But the ruling also gave some ground to the former president by limiting the nature and scope of the records sought.

U.S. District Court Judge Amit Mehta said the House Oversight and Reform Committee can proceed with a subpoena to get documents from Mazars, the accounting firm, to examine the nature of Trump's federal lease for a hotel in Washington. The committee can also get financial records to look at whether Trump's income on overseas properties violated the Constitution's ban on foreign emoluments.

But the judge said the committee failed to demonstrate a specific need for documents related to Trump's financial disclosure obligations. The committee "does not adequately explain why other sources of information — outside President Trump's personal papers — could not reasonably provide Congress the information it needs."

Trump's lawyers told the court that they intend to appeal the ruling.

Rep.
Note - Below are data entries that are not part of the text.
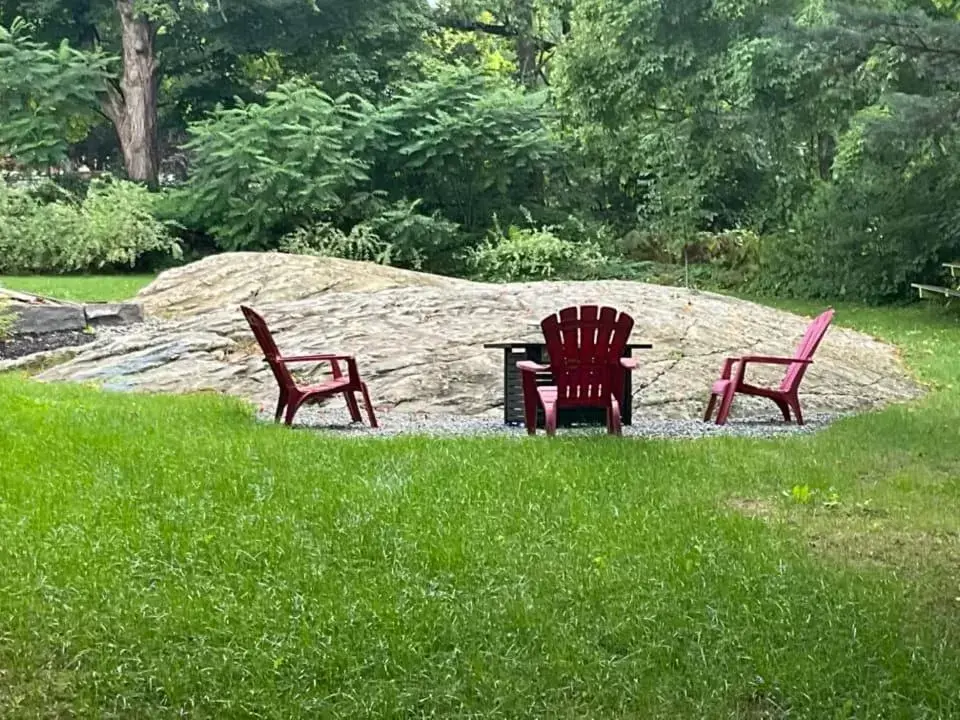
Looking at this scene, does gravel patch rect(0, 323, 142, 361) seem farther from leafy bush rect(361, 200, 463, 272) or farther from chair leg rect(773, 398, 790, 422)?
leafy bush rect(361, 200, 463, 272)

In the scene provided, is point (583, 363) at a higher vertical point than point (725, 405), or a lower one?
higher

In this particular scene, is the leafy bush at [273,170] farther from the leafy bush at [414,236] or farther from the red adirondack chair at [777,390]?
the red adirondack chair at [777,390]

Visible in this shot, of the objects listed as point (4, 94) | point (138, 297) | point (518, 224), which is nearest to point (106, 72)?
point (4, 94)

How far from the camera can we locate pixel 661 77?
1730 cm

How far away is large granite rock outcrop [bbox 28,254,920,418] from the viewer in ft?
27.9

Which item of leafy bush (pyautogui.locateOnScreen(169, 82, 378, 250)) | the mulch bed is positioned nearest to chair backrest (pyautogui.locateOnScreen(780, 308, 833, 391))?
the mulch bed

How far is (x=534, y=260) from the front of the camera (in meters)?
18.5

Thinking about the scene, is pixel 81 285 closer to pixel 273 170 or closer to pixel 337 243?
pixel 273 170

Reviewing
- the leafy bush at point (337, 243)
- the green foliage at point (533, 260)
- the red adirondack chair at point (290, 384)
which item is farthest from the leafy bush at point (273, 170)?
the red adirondack chair at point (290, 384)

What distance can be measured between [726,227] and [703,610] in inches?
715

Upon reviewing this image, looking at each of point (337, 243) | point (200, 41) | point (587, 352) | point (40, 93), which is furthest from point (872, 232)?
point (40, 93)

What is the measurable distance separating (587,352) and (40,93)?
18.0 metres

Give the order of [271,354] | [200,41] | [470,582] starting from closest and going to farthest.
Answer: [470,582]
[271,354]
[200,41]

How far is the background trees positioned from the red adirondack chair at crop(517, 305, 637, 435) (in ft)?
27.4
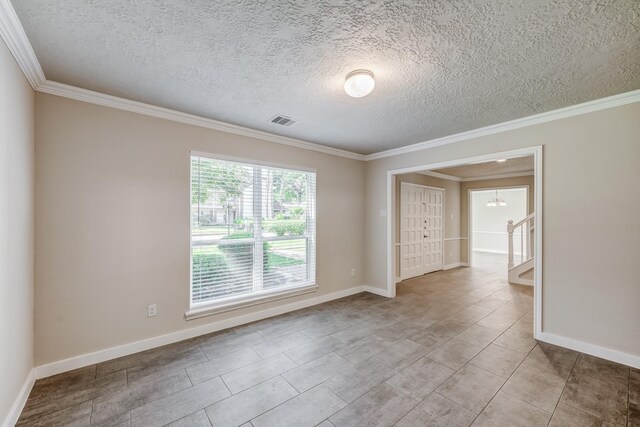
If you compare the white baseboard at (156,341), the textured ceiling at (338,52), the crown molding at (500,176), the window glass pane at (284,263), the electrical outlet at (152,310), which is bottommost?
the white baseboard at (156,341)

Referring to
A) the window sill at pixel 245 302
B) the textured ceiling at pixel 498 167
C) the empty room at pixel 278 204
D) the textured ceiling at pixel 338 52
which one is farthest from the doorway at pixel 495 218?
the textured ceiling at pixel 338 52

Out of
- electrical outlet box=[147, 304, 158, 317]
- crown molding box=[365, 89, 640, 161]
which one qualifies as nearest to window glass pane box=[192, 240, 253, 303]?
electrical outlet box=[147, 304, 158, 317]

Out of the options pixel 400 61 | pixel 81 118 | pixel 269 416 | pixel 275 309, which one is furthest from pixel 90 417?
pixel 400 61

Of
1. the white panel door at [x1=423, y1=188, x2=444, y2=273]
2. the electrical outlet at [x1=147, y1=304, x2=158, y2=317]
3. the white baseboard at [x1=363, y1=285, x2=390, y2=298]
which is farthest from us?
the white panel door at [x1=423, y1=188, x2=444, y2=273]

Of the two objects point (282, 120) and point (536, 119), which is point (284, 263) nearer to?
point (282, 120)

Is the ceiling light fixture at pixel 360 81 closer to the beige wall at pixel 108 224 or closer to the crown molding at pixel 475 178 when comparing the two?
the beige wall at pixel 108 224

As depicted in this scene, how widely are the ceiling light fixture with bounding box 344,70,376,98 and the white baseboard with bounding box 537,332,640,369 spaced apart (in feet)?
10.7

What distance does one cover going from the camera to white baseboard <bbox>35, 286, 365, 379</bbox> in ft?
7.69

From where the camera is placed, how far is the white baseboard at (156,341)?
7.69 ft

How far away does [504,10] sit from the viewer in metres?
1.48

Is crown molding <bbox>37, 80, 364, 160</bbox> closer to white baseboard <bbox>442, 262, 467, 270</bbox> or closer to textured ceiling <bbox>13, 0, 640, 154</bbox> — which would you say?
textured ceiling <bbox>13, 0, 640, 154</bbox>

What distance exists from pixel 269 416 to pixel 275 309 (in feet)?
6.26

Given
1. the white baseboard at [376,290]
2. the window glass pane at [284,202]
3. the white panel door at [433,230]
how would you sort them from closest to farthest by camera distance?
the window glass pane at [284,202] → the white baseboard at [376,290] → the white panel door at [433,230]

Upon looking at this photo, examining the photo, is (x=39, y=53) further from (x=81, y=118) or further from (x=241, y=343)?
(x=241, y=343)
Carolyn Maloney, the House Oversight Committee chairwoman, said she was pleased the ruling "found that the committee is entitled to eight years of financial information from Mazars related to President Trump, the Trump Organization, and the Trump Old Post Office Hotel, as well as a broader set of information from the first two years of Mr. Trump's presidency.

"While it is disappointing that the court, despite finding that the entire subpoena served valid legislative purposes, narrowed the subpoena in some respects, the committee is actively considering next steps," she said.
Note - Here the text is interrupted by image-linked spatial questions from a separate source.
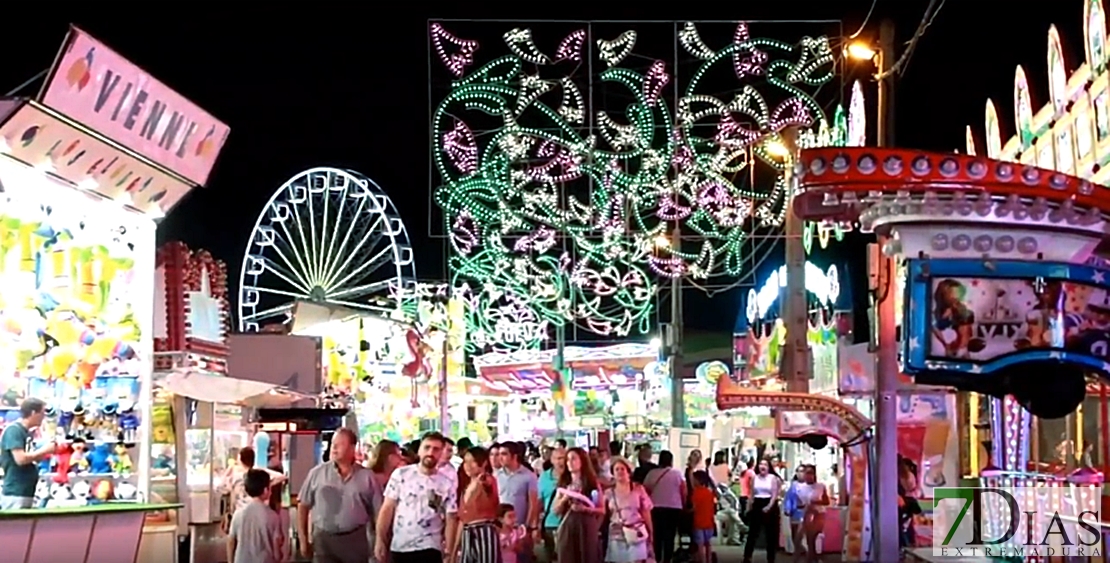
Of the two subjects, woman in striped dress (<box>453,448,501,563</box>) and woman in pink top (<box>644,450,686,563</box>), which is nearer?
woman in striped dress (<box>453,448,501,563</box>)

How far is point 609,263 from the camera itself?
32.7 m

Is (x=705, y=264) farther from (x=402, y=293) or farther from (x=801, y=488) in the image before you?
(x=402, y=293)

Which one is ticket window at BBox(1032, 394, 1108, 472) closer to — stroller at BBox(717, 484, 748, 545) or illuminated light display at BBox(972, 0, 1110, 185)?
illuminated light display at BBox(972, 0, 1110, 185)

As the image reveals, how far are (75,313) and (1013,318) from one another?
24.6ft

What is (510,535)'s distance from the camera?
1294 centimetres

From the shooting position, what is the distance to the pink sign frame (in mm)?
10586

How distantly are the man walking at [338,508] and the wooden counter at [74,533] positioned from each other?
1.51 meters

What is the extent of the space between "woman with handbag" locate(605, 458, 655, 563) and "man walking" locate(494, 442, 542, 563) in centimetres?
104

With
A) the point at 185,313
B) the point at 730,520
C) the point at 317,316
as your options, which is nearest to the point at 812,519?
the point at 730,520

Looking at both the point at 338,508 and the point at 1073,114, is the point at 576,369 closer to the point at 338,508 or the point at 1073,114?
the point at 1073,114

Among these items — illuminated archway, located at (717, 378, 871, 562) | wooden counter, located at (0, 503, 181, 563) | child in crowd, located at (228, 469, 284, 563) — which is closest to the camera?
wooden counter, located at (0, 503, 181, 563)

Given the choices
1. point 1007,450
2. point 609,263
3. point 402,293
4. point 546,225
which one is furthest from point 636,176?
point 402,293

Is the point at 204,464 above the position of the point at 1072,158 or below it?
below

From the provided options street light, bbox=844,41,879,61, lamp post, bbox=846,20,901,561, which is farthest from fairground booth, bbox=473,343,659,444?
lamp post, bbox=846,20,901,561
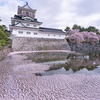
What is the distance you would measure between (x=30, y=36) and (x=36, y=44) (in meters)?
3.02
The legal battle over the documents began in 2019 and wound up before the Supreme Court, which rejected Trump's argument that a president's records were beyond the reach of Congress. But that ruling last year said lower courts must be respectful of separation of powers issues in demanding documents from a president.

The House Oversight Committee issued a revised subpoena in February, offering new justifications for the records from Trump's accounting firm.

Mehta said a congressional subpoena for the records of a former president does not need to meet as high a legal standard as would apply to someone still in office. The current demand for documents "seeks only President Trump's personal records, so it imposes no burden on the sitting president."

Even so, Mehta said, a former president deserves some deference that would not apply to an ordinary citizen, and the judge pared back the committee's request for records related to Trump's income from foreign properties. The subpoena sought financial documents starting in 2011, but Trump did not become president until 2017 and could not have received any constitutionally prohibited emoluments before then. So the judge said the subpoena could seek only those records starting after Trump became president.

The House Oversight Committee originally acted after Trump's former lawyer, Michael Cohen, testified that "Mr. Trump inflated his total assets when it served his purposes and deflated his assets to reduce his real estate taxes."

The president's personal lawyers argued that Congress has the power to issue subpoenas only for the purpose of writing laws. The demands for Trump's documents, they said, were instead an effort to conduct investigations, not to legislate. Simply claiming that the information might lead to changing existing laws could not transform a law enforcement effort into a law-making one, they said.